◆ Document segment

# Test run complete



## niteshift (Mar 10, 2011)

I just can't wait.Well the test run on my 46 gallon bowfront system with fresh water is complete after running several power outages all is good. I just might try to get it all up and running with salt and rock tonight. I do however just one small question does any body have any suggestion's on my power head placement in a bowfront tank. Oh and some pics scuse the mess


----------



## scott tang (Jan 29, 2012)

i have one on the side of mine pointing to the midle and a few smaler ones on the back pointing strate at the front glasss works well


----------



## Nicole (Nov 21, 2011)

What kind of powerhead(s) do you have? Will you have sand in the tank or bare bottom?


----------



## albert_dao (May 28, 2012)

Powerhead placement is determined by your rockwork. Throw those in first, then play around with the positions


----------



## niteshift (Mar 10, 2011)

◆ Dataset rows
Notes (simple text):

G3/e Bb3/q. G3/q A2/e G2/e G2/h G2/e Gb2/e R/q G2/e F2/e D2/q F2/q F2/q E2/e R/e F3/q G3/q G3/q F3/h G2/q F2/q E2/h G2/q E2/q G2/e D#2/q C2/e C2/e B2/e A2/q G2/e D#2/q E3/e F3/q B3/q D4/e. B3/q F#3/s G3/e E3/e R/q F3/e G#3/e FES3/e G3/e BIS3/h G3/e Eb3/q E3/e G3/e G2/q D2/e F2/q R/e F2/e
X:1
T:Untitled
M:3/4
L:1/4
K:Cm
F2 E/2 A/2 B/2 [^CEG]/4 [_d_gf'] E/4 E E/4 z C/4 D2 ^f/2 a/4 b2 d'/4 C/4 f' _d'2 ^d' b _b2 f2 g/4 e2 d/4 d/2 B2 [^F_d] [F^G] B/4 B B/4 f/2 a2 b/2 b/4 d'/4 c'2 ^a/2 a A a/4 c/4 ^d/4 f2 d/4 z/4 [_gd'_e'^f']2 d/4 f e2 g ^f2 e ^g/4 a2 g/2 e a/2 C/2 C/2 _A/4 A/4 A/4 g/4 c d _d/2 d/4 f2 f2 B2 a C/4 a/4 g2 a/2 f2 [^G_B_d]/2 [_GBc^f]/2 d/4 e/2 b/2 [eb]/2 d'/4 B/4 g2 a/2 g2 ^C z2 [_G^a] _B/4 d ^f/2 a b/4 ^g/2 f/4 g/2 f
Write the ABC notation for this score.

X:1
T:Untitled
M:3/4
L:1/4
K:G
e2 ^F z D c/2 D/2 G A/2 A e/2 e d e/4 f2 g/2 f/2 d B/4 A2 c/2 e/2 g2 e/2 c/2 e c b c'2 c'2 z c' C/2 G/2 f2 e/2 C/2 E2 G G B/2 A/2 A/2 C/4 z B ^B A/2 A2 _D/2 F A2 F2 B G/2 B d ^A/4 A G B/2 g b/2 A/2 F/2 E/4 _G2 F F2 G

◆ Given task
Answer these from the aquarium thread:
1. How many gallons does niteshift's bowfront system hold?
2. According to albert_dao, what determines powerhead placement?
3. Where do scott tang's smaller back powerheads point?

◆ Answer to the task
1. 46 gallons
2. The rockwork
3. Straight at the front glass